Short web captions:
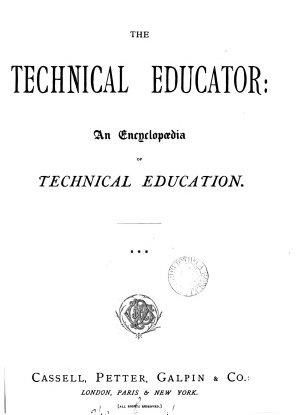 The technical educator  an encyclop  dia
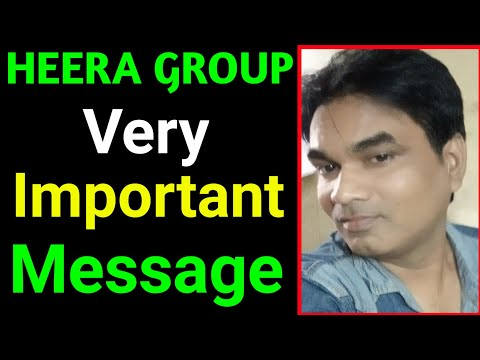 Very important message to all heera group members    By Shameem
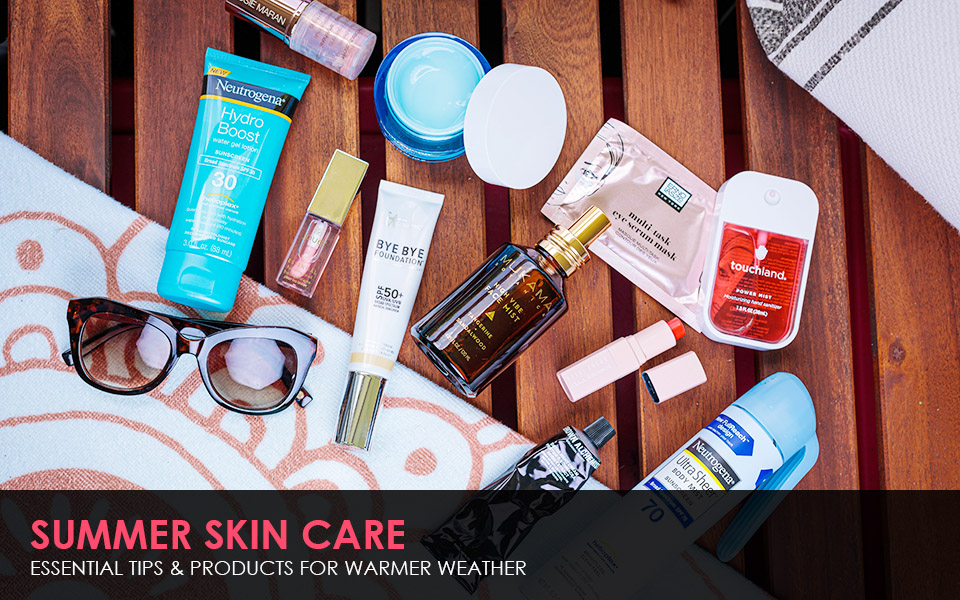 Summer Skin Care Tips & Products for 2020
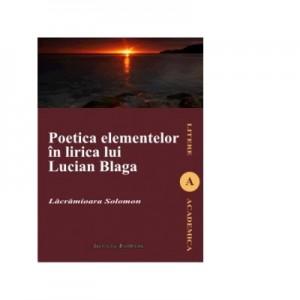 Poetica elementelor in lirica lui Lucian Blaga - Lacramioara Solomon, Ed. Institutul European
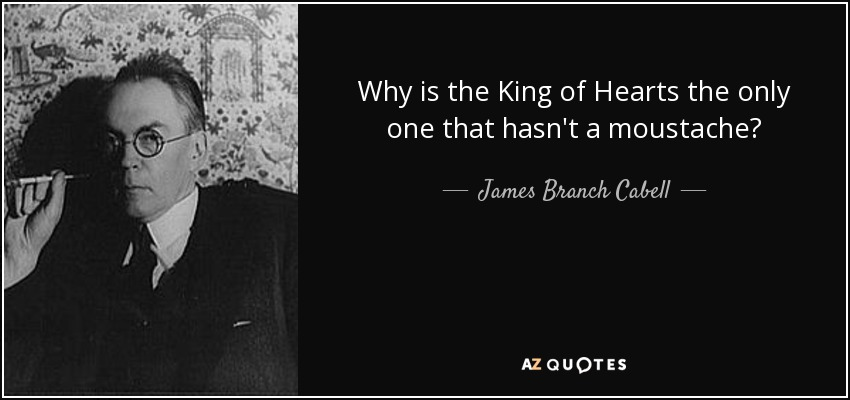 James Branch Cabell Quote Why Is The King Of Hearts The Only One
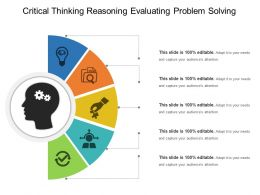 Critical Thinking Reasoning Evaluating Problem Solving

YOUR ASSIGNMENT:
Copy the records exactly. Skip any pictures.

EXPECTED ANSWER:
 The technical educator  an encyclop  dia
 Very important message to all heera group members    By Shameem
 Summer Skin Care Tips & Products for 2020
 Poetica elementelor in lirica lui Lucian Blaga - Lacramioara Solomon, Ed. Institutul European
 James Branch Cabell Quote Why Is The King Of Hearts The Only One
 Critical Thinking Reasoning Evaluating Problem Solving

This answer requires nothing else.